Although different ectoparasite races are often associated with different host species [2729], high gene flow among populations associated with different host species has also been documented. In Europe, Cimex pipistrelli is morphologically, but not genetically, differentiated among bat host species [30]. This suggests possible morphological plasticity, but high gene flow, among individuals associated with different host species. In North America, we might also expect gene flow among C. adjunctus populations on different host species. Many different North American bat species temporarily roost together for short intervals during the night, such as many Myotis species, including M. lucifugus, and E. fuscus [31], potentially facilitating host switching by C. adjunctus.

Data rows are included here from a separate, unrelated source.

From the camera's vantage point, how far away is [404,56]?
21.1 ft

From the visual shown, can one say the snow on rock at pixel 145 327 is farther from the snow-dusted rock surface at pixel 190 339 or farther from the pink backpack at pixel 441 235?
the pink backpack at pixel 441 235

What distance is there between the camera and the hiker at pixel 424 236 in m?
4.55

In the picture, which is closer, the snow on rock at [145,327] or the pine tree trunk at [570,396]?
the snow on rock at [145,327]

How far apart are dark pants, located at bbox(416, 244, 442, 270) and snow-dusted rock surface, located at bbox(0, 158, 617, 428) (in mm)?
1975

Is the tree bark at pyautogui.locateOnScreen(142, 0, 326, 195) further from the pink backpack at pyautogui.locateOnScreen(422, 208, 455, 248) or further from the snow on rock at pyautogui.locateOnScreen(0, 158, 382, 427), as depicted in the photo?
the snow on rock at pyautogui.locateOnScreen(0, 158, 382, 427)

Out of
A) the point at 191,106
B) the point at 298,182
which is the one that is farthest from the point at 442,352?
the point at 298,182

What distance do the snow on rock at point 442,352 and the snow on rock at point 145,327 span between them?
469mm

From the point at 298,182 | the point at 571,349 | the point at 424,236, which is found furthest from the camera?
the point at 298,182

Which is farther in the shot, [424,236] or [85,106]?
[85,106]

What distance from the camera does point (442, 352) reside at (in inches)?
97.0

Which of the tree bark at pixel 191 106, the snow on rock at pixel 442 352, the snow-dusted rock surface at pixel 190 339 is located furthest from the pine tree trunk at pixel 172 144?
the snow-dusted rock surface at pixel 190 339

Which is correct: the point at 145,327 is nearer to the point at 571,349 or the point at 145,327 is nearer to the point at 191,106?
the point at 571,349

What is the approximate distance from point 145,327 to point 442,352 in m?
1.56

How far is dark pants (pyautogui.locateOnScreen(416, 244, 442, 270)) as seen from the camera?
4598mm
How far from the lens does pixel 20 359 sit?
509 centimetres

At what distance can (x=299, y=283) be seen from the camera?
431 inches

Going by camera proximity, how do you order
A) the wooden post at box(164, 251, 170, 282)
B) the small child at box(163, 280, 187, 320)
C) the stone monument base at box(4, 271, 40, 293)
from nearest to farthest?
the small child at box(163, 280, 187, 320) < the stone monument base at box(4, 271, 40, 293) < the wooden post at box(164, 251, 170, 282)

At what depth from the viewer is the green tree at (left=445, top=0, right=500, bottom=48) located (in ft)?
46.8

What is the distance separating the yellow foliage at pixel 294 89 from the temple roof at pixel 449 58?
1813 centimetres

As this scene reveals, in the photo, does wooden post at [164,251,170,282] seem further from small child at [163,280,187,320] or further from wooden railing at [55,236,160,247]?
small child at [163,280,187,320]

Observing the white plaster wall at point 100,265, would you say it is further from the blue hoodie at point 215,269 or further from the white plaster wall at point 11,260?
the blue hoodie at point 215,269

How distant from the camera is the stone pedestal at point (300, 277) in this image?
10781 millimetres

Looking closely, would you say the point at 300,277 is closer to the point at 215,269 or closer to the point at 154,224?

Much of North America was unsuitable for many bat species during the last Pleistocene glacial maximum, and both M. lucifugus and E. fuscus are hypothesized to have expanded their ranges from glacial refugia. Dixon [32] suggested that little brown myotis populations currently in Minnesota have dispersed from a single large southeastern US glacial refugium, and Neubaum et al. [21] suggested that big brown bat populations have dispersed from several eastern and western US glacial refugia into what is now Colorado. Range and demographic expansion in little brown myotis has also been proposed on the east coast of Canada [22]. We expect that the potential dependence of C. adjunctus on its host species for long-distance dispersal and colonization may have contributed to broadly congruent patterns of historical range expansion over large spatial scales.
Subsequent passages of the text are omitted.